In Zambia [33], among 3863 household members tested in the elimination target areas, 2.6% of individuals were found positive by either of RDTs, microscopy, or PCR. Of all positives, 47% (48) had sub-patent parasitemia and 85% of sub-patent parasitemia cases were asymptomatic. The study recommended further need of active or reactive case detection approaches to identify more asymptomatic individuals at the community levels during declining malaria. Most countries with low transmission settings and striving to eliminate malaria demonstrated a large proportion of asymptomatic Plasmodium infections, particularly submicroscopic parasitemia cases [34,35,36]. Asymptomatic and subpatent malaria reservoirs can maintain continuous transmission even in low transmission settings unless they are strictly monitored and detected by a highly sensitive diagnostic method, and immediately treated by an effective antimalarial drug [37]. The current study findings forward the necessity of the use of more sensitive molecular diagnostic tools to give a more accurate prevalence of infections in community surveys occurring in low-transmission settings.

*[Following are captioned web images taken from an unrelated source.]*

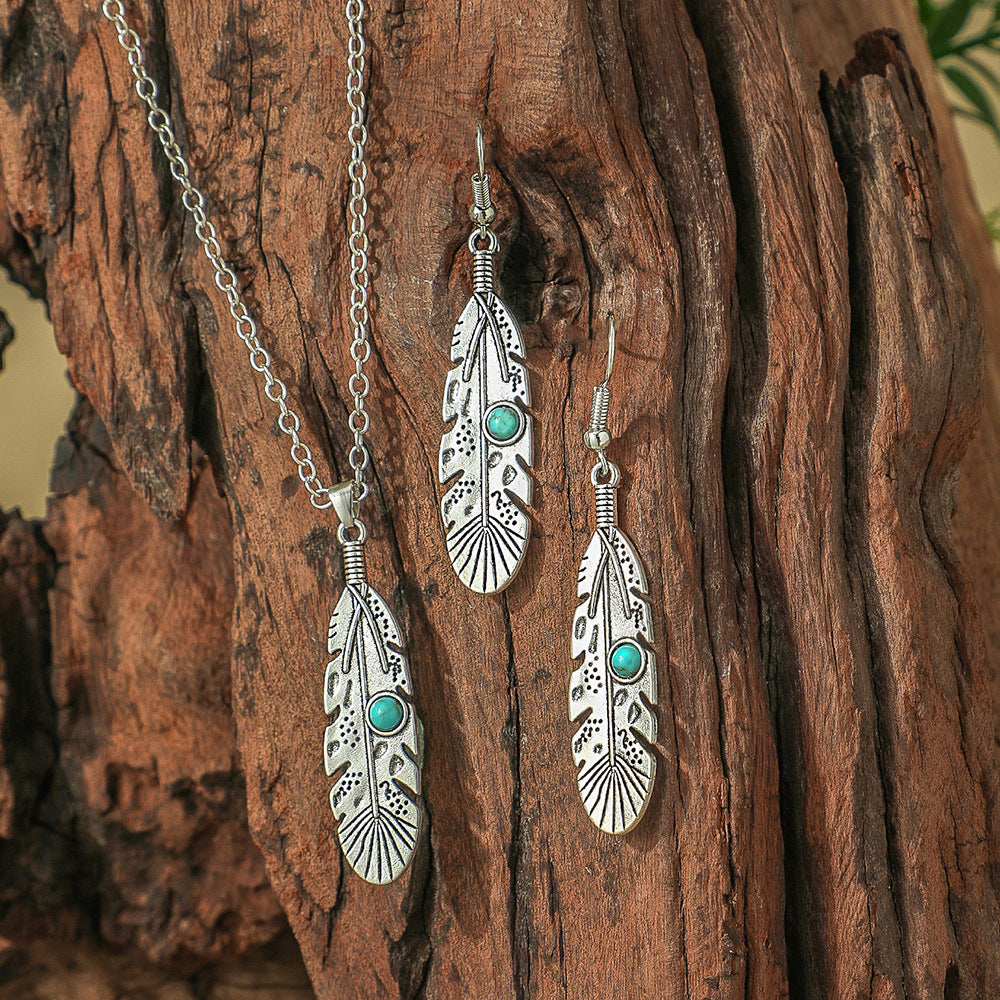 Wholesale Bohemian Turquoise Hollow Geometric Earrings and Necklace Set Fashion Accessory Gift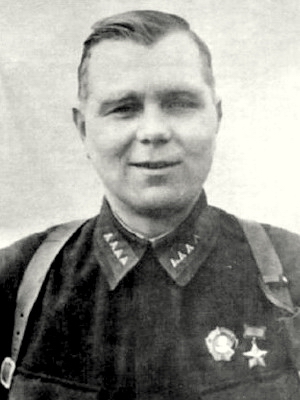 Калинин Александр Андреевич одержал 115 побед.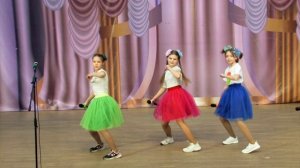 Приглашает Петрушка"Песенка про сапожника"
Музыка - Давида Тухманова,
Слова - Владимира Харитонова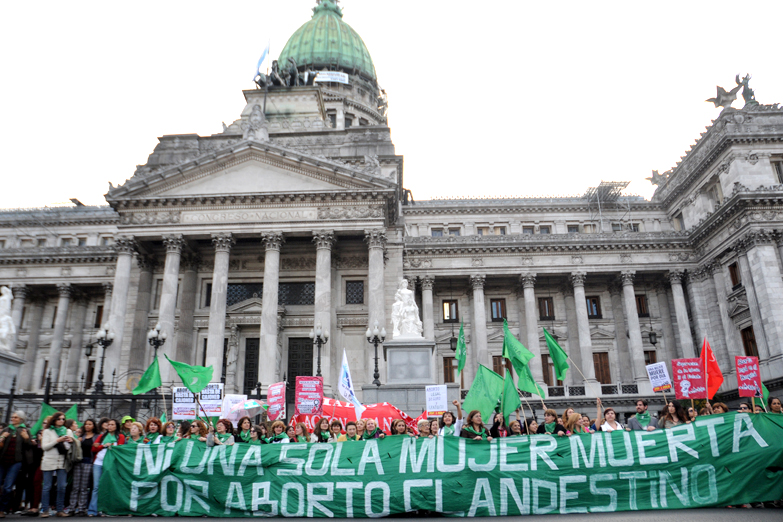 Aborto legal: Massa recibirá a integrantes de la Campaña en el Congreso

The large-scale deployment of RDTs for malaria diagnosis has greatly improved access to confirmatory diagnosis in malaria-endemic countries, contributing to the success of malaria control programs in recent years [38]. RDTs are convenient tests for the screening of a large number of samples in national surveillance studies or other large-scale malaria elimination programs such as mass screening and treatment programs. However, population surveys using traditional diagnostic techniques including microscopy or RDTs may miss submicroscopic infections that are below the detection limit of these tools. Studies in high transmission areas have shown that as many as two-thirds of microscopy-negative patients may have low-grade parasites [39].

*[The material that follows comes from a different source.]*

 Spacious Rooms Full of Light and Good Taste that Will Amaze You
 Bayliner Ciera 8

False-negative RDT results commonly occur because of professional errors, inconvenient storage situations, histidine-rich protein deletions, low parasitemia, and RDT types with poor performance. The detection capacity of malaria RDTs varies in different transmission settings and false-negative RDT results are common in lower malaria transmission settings [40]. Therefore, highly sensitive and specific malaria diagnostics such as PCR or highly sensitive RDTs are critically needed in community surveys, particularly in low transmission and elimination target settings to explore more precise prevalence estimates [41].

Strengths and limitations of the study

Although this paper has placed malaria prevalence by RDTs only, this study incorporated a multistage sampling design, used the Smartphones programmed with the ODK based technology for questionnaire interview and household selection, and employed a consolidated efforts of several partner organizations to collect a very large size malaria data. For the quality of data, field-collected data in ODK were daily sent to EPHI online data depository server. Several governmental and non-governmental partner organizations, working on malaria control and elimination, participated in the accomplishment of this baseline survey. Because of lack of reagents, the molecular level prevalence of sub-patent malaria was not done despite a large number of dried blood spots collected in this baseline survey.

Conclusion

The total malaria prevalence by RDTs in this survey was 1.17%; of which, 0.29% were symptomatic and 0.88% were asymptomatic. The current finding showed a decrease in malaria prevalence compared to the reports of previous malaria surveys in the country and can be used as a baseline for measuring the achievement of ongoing malaria elimination activities. These infections in low transmission and elimination-targeted areas are highly considerable since they may still sustain an uninterrupted malaria transmission in the area. Although RDTs may be convenient serological tests for the screening of a large number of samples in national surveillance studies or other large-scale malaria elimination programs such as mass screening and treatment programs, population surveys using traditional diagnostic techniques including microscopy and/or RDTs may miss submicroscopic infections that are below the detection limit of these tools. Therefore, molecular techniques are more sensitive and thus are more likely to detect sub-patent infectious reservoirs in the elimination settings.